Each intron is assigned to a bin. There are 100 bins. Thus there are a hundred score_intron
entry in the spa_parameters file.
   
 






Spa utilities

Associated with the Spa program, some utilities are given. They are mainly perl scripts useful 
for generating the spa_parameter file from a set of fasta sequences of a specific organism. The 
parameters are estimated in a number of steps :
 
bullet
First we generate a default parameter file (unbiased parameters) and use them to get a first
     mapping.
bullet
From this mapping, we estimate a high error rate parameter and we remap only the high error 
    rate mappings with the previous parameter file where mismatch_score is replaced by the high error 
    rate estimated.
bullet
We generate then a new spa_parameters file from all the mappings.
bullet
Repeat step 1 with the new parameter file,and then 2, 3, to obtain the final parameters file.
 
 
To perform the estimation, we provide two perl scripts :
 
generateParameters.pl : that produces a spa_parameters file from a mapping or an unbiased spa_parameters file.
 
extractHighERMappings.pl : that extracs high error rate mappings.
 
To do the parameter estimation using these two scripts, you can first generate an
unbiased spa_parameters with generateParameters.pl then use this spa_parameters file
to run the first mapping.
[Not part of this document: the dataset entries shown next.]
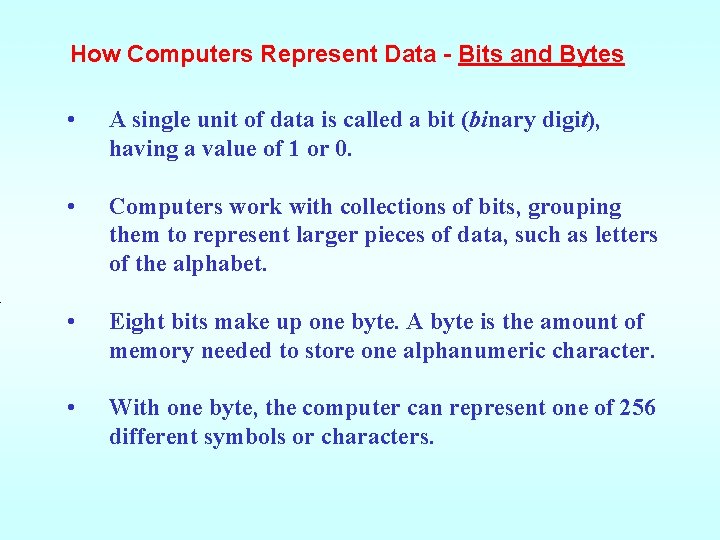 How Computers Represent Data - Bits and Bytes

• A single unit of data is called a bit (binary digit), having a value of 1 or 0.

• Computers work with collections of bits, grouping them to represent larger pieces of data, such as letters of the alphabet.

• Eight bits make up one byte. A byte is the amount of memory needed to store one alphanumeric character.

• With one byte, the computer can represent one of 256 different symbols or characters.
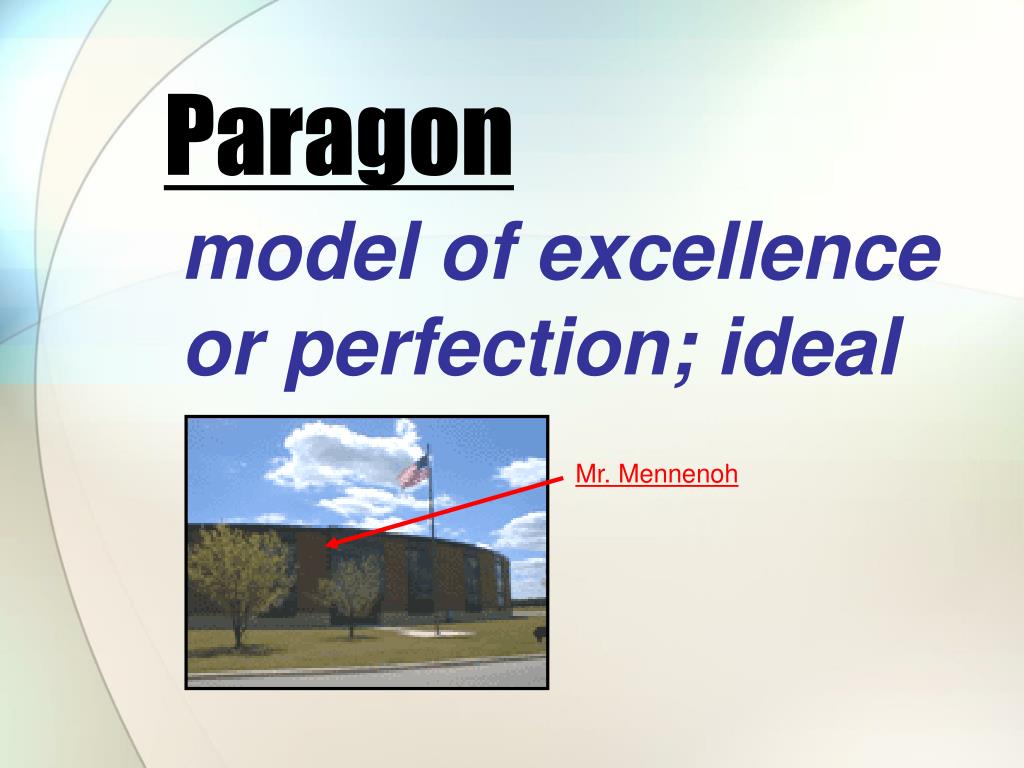 Paragon

model of excellence or perfection; ideal

Mr. Mennenoh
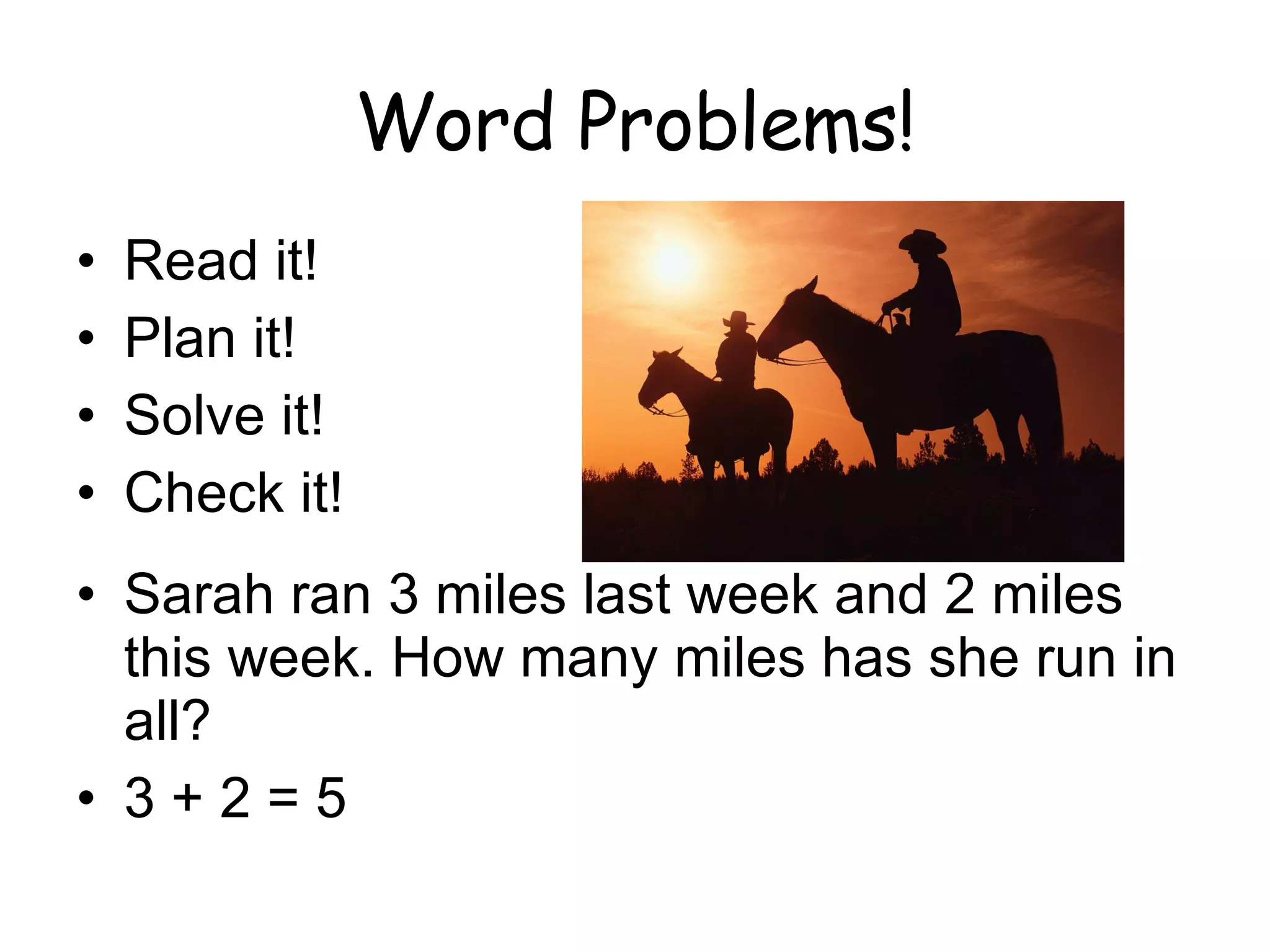 Word Problems!

• Read it!
• Plan it!
• Solve it!
• Check it!

• Sarah ran 3 miles last week and 2 miles this week. How many miles has she run in all?
• $3 + 2 = 5$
Using the extractHighERMappings.pl, you will get the high
error rate mappings and the new spa_parameters file to map them. Once the second
mapping is done, merge the two mappings and run the generateParameters script to have
a new spa_parameters file. Repeat the process for the new spa_parameters file to get
the final spa_parameters file.
 
spa-parse : Spa generates the result alignment in a machine readable match file. The spa-parse program 
can convert this format into a human readable format similar to Sim4 output format.